To do: Reproduce word for word the passage of the Costa Rica travel account that starts at the words "When we finally" and ends after the words "for their help.".

Costa Rica

I’m sure it’s been mentioned before, but Aaron’s aftermarket exhaust is a monster. It’s caused a myriad of mechanical problems throughout the whole trip and was a constant cause for concern, to the point where Aaron was checking and tightening it daily. Riding from the border to Heredia, Costa Rica, near San Jose, it again started shaking things up.

By the time we got into Heredia, the exhaust had rattled so much that it disconnected his clutch. So we rode through the city looking for the McDonald’s we were meeting our friend, Jessica, and the whole time, Aaron didn’t have a clutch. So, basically, we ran some red lights and stop signs to prevent the DR from dying.

When we finally made it to the McDonald s, Aaron set up shop and tried to fix the problem while I tried to find some Wifi to contact Jessica so she would know to come and get us. It didn’t take long for Aaron to attract the attention of everyone in the parking lot and, as often seemed the case, they wanted to help. So Aaron was swarmed by McDonald’s eating Costa Ricans with flashlights and extra tools.

Jessica got into a taxi and asked to go to McDonald’s and, as Costa Rica is a very developed country, she was taken to the wrong McDonald’s. She was later told that she wasn’t even pronouncing the name “McDonald’s” correctly for a Costa Rican ear, which is why it was so difficult to get to us.When she did get to us, Aaron had just finished the work on his bike and he was thanking the parking lot loiterers for their help.

We rode to Jessica’s house with her sitting on top of Aaron’s luggage. It was around 11pm and everyone inside was sleeping, so we tried to stay as quiet as possible. She ran us through a myriad of overwhelming options for the night: couches, blow-up mattresses, snacks, a full meal, hot showers, beverages, etc. After the sort of traveling we’d become accustomed to, this just seemed unnatural. We settled on showers, drinks, chips, and talking, or, more accurately, whispering, for about an hour before falling asleep.

The next day Jessica made us a delicious breakfast and introduced us to her housemates. For the most part, it’s a house of teachers. They work at the American elementary school in Heredia, which is Northwest of San Jose.

As it was the weekend, Jessica and her housemate, Chrissy, made plans with us for their days off. We decided to go to Jaco, a vacation destination on the Pacific side. On the way there, we passed a bridge with crocodiles hanging out underneath it.

Not long after the bridge we arrived at Jaco and settled into an amazing condo that Chrissy had access to. We then went to the beach and played in some of the roughest waves I’ve ever experienced. The waves were so violent that, if they caught you just right, they’d whip you around under the surface for about a minute. When we first arrived on the beach, we saw someone being lifted into an ambulance on a stretcher. This, perhaps, should have been a warning to us, but we played out in the waves until it started getting dark and a lifeguard had to come over and make us leave.

We had a nice dinner on the main strip, but were too tired to stay out much longer, so we went back to the condo.

The next morning we ate at our hostesses’ favorite breakfast restaurant, which was an interesting little place. Everyone sits at a U shaped bar on swings connected to the ceiling. The food was great, the atmosphere was nice and chill, but the coffee was expensive and you had to pay for refills. We went from there to a nearby beach that’s known for being beautiful and calm . The one we went to the night before is known for being violent. It was a very relaxing morning.

Supplied material:
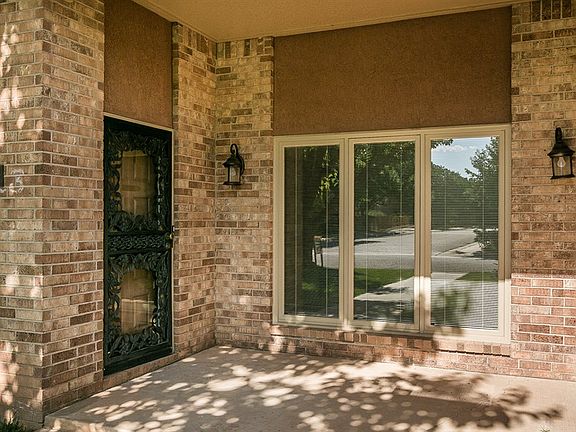 3rd image of 3423 Tripp Ave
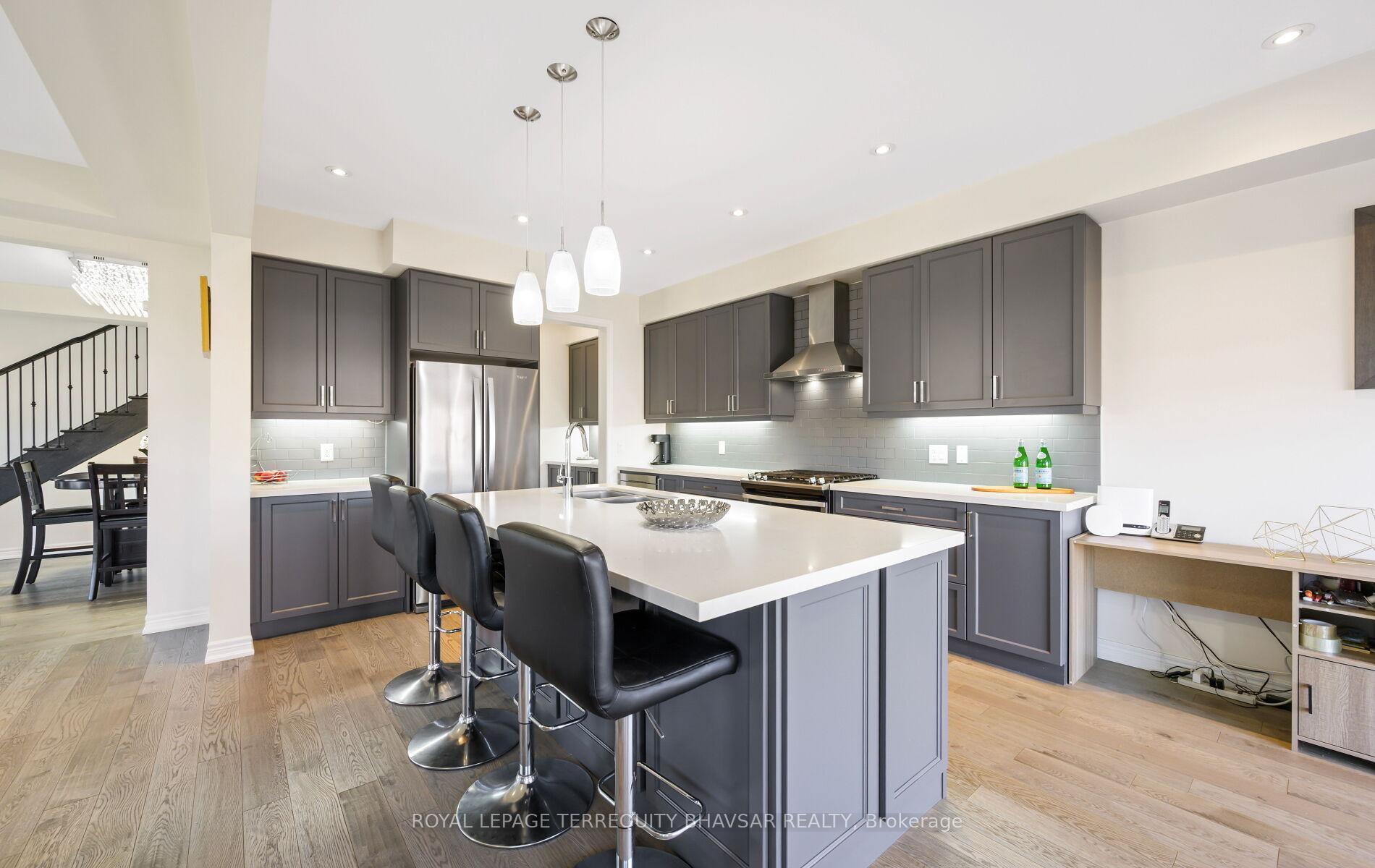 Photo 4 of 2 William Dunlop Street, Kitchener — HOMEH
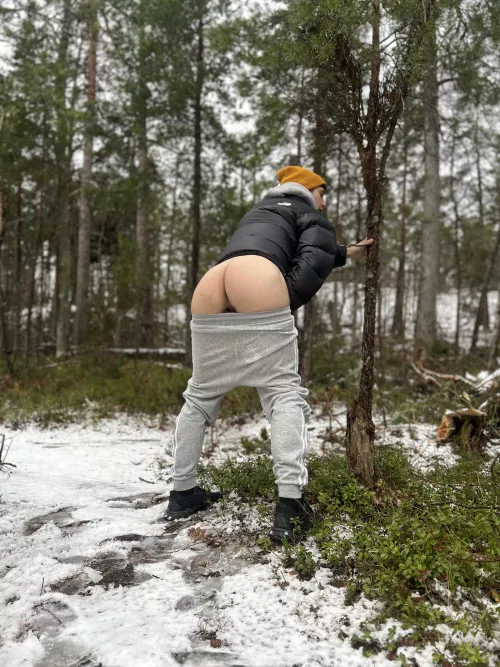 Cruising in Sweden and freezing my ass off 🥶 Can someone cover it with some warm cum? 💦🍑 by imryanolsenvip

Answer section:
When we finally made it to the McDonald s, Aaron set up shop and tried to fix the problem while I tried to find some Wifi to contact Jessica so she would know to come and get us. It didn’t take long for Aaron to attract the attention of everyone in the parking lot and, as often seemed the case, they wanted to help. So Aaron was swarmed by McDonald’s eating Costa Ricans with flashlights and extra tools.

Jessica got into a taxi and asked to go to McDonald’s and, as Costa Rica is a very developed country, she was taken to the wrong McDonald’s. She was later told that she wasn’t even pronouncing the name “McDonald’s” correctly for a Costa Rican ear, which is why it was so difficult to get to us.When she did get to us, Aaron had just finished the work on his bike and he was thanking the parking lot loiterers for their help.